Vista - Printing Without a Printer
Need to print some documents for later but not near your printer? Iain Laskey has a neat Vista trick.
Do you ever find yourself away from your printer but needing to prepare some documents for printing? Rather than make notes of all the files to print when you're "back at base", Vista has a nice trick up its sleeve that can be very handy.
If you open the Printers window and right click on your printer's icon, you'll see a list of options. Select 'Pause Printing'. Now, whenever you print a document, it will be spooled to the print queue without generating any errors or warning. You can happily print document after document and Windows Vista will prepare them all and queue them up.
Once you later have a printer available and ready for printing, select 'Resume Printing' and your PC will start to process the print queue and print out all your documents one after the other.

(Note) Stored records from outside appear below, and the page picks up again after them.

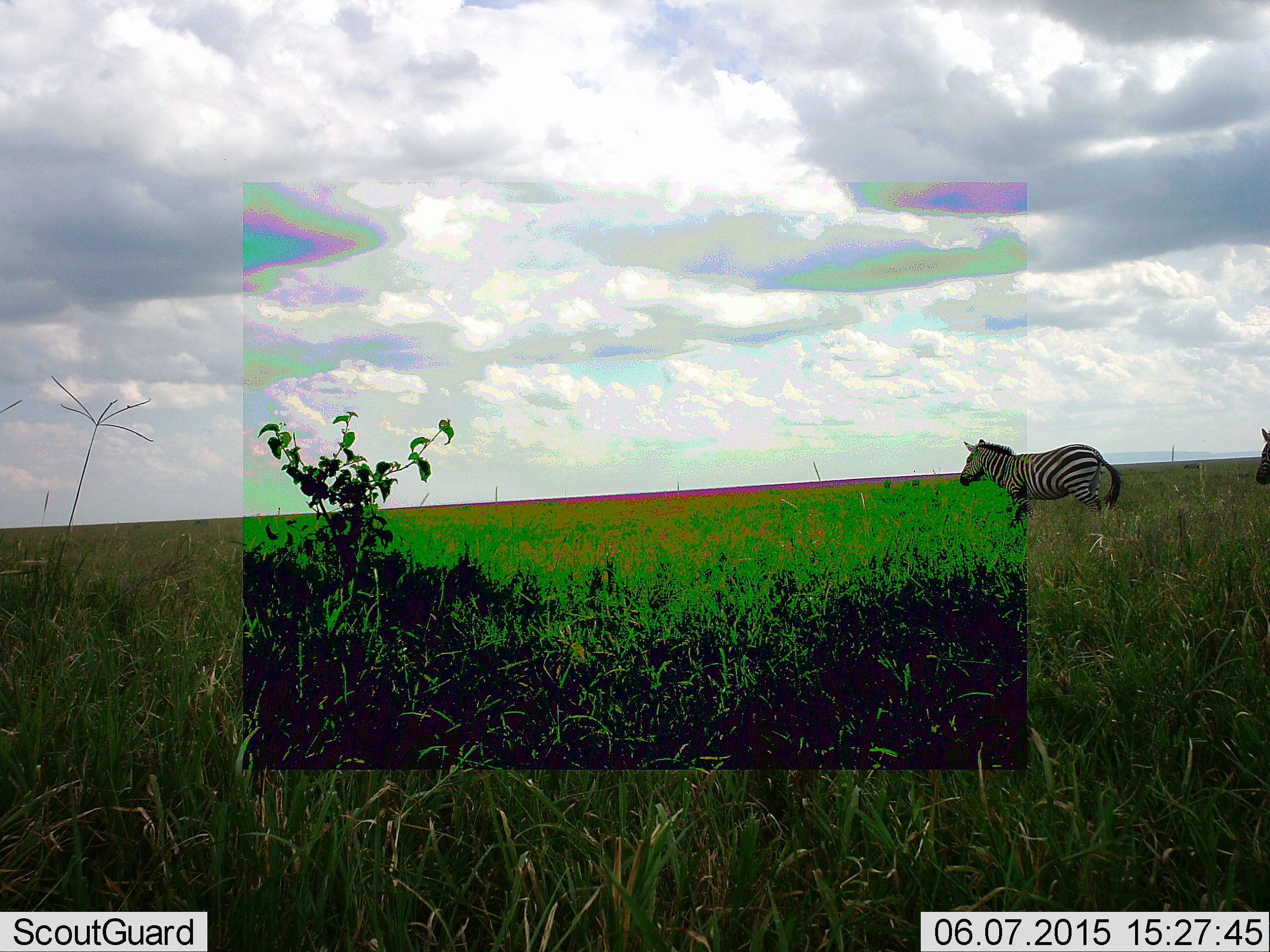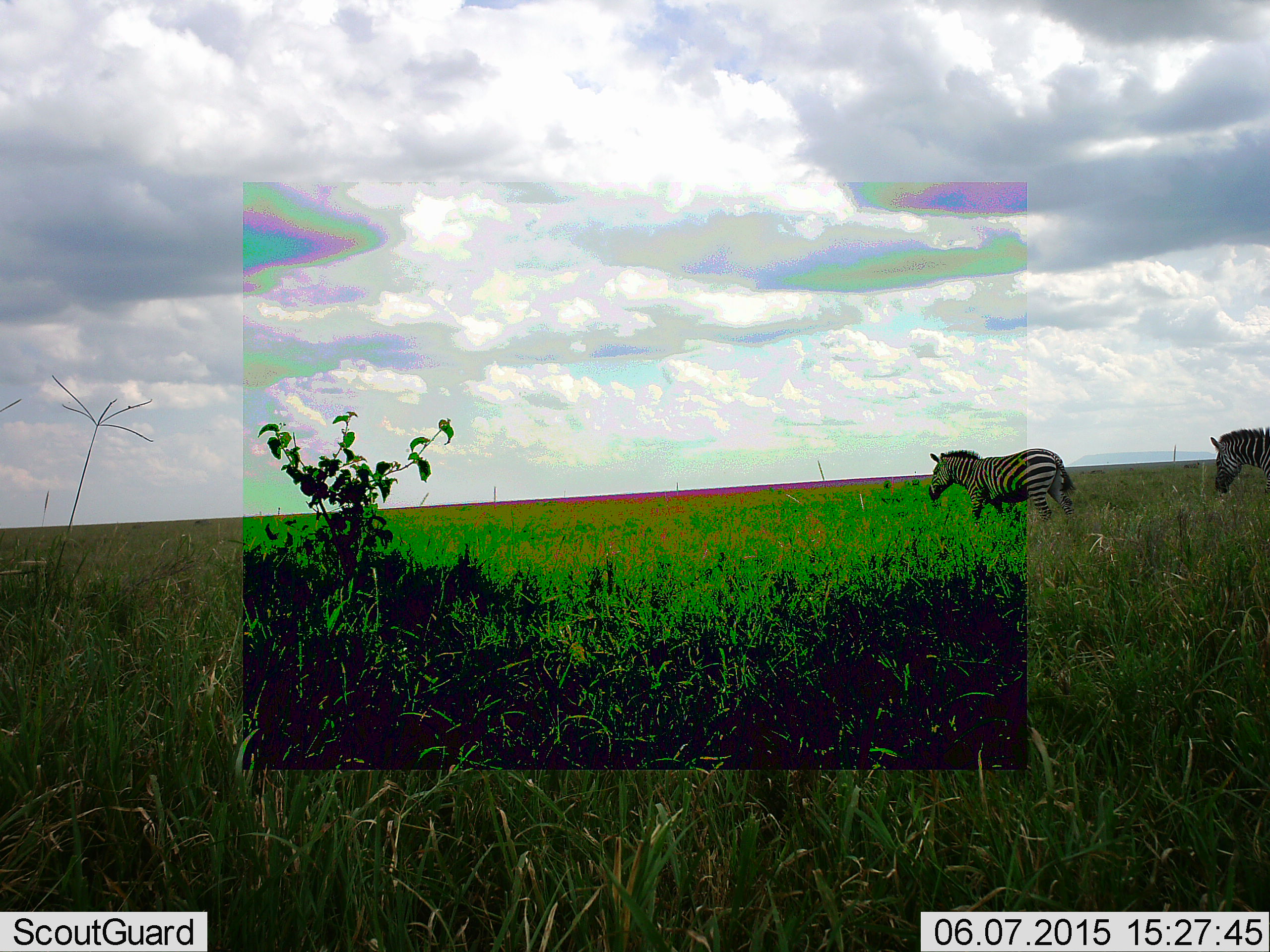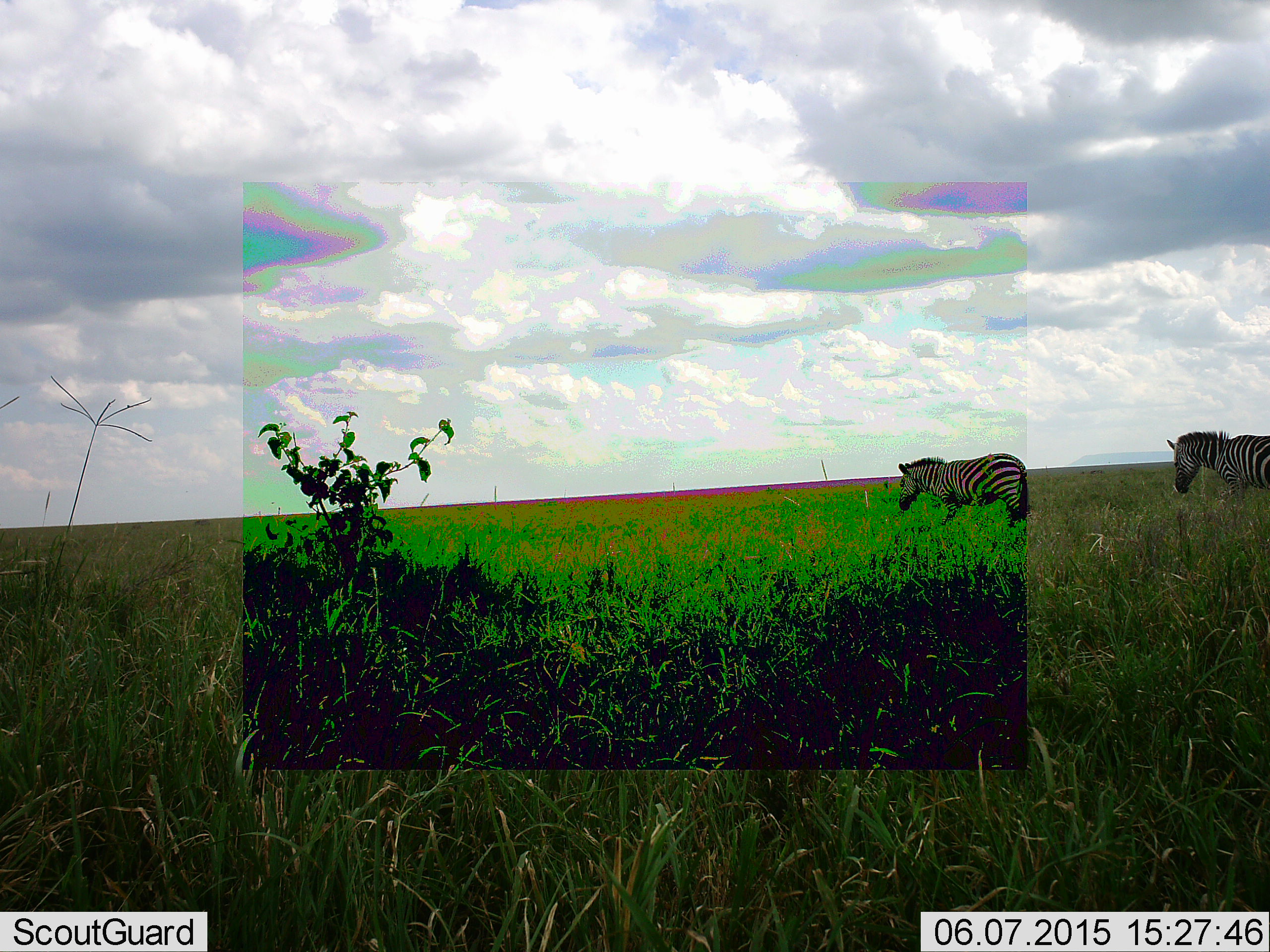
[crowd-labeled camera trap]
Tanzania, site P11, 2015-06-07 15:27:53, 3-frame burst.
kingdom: Animalia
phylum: Chordata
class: Mammalia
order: Perissodactyla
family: Equidae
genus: Equus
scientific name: Equus quagga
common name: plains zebra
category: zebra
Zebra (plains zebra) (Equus quagga), count 2. Behavior (volunteer vote fractions): standing 0%, resting 0%, moving 100%, interacting 0%. Young present (vote fraction): 0%. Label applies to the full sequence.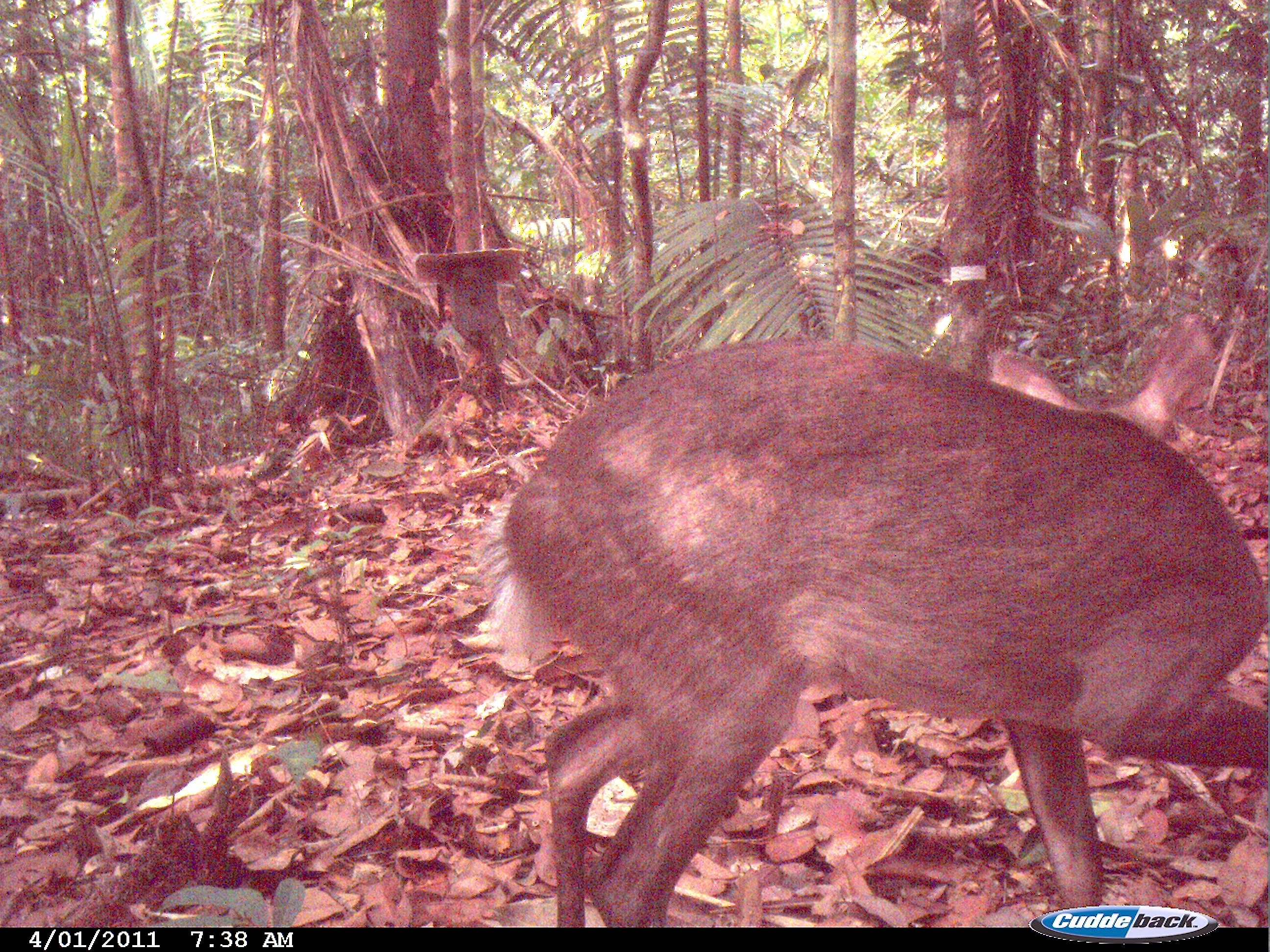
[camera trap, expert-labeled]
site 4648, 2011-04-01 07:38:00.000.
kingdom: Animalia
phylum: Chordata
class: Mammalia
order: Artiodactyla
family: Cervidae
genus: Mazama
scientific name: Mazama gouazoubira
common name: gray brocket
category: mazama gouazaoubira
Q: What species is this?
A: Mazama gouazaoubira (gray brocket) (Mazama gouazoubira).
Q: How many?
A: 1.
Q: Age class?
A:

This can be really handy if you do a lot of work on the move, perhaps on the train or on a flight. Best of all, most of the hard work of printing, the actual generation of spool file on your hard drive is already done so printing happens as soon as you select "Resume Printer" so even the biggest and most complex reports will print immediately - the only bottleneck being your printer's own speed.
Print to File
Another handy trick, especially in an office environment is if you have created a document that a colleague will want to print but they don't have the program you used to create it. What can they do? Well, if they use the same printer as you, when you print the document, when the Print dialog appears, select the 'Print to File' option. You'll be asked to provide a name for the file which will then be saved with a .prn file extension such as "visio-diagram.prn". You can then give this file to your colleague. When they wish to print it, they can either drag and drop the file on to their printer icon in the Printer Window or alternatively, they can open a Command Prompt (Start->All Programs->Accessories->Command Prompt) and type "copy visio-diagram.prn lpt1: /b" to print it out. The /b is important as that tells the copy command that the file contains binary data i.e. it contains formatting codes and other information as well as the text of the document.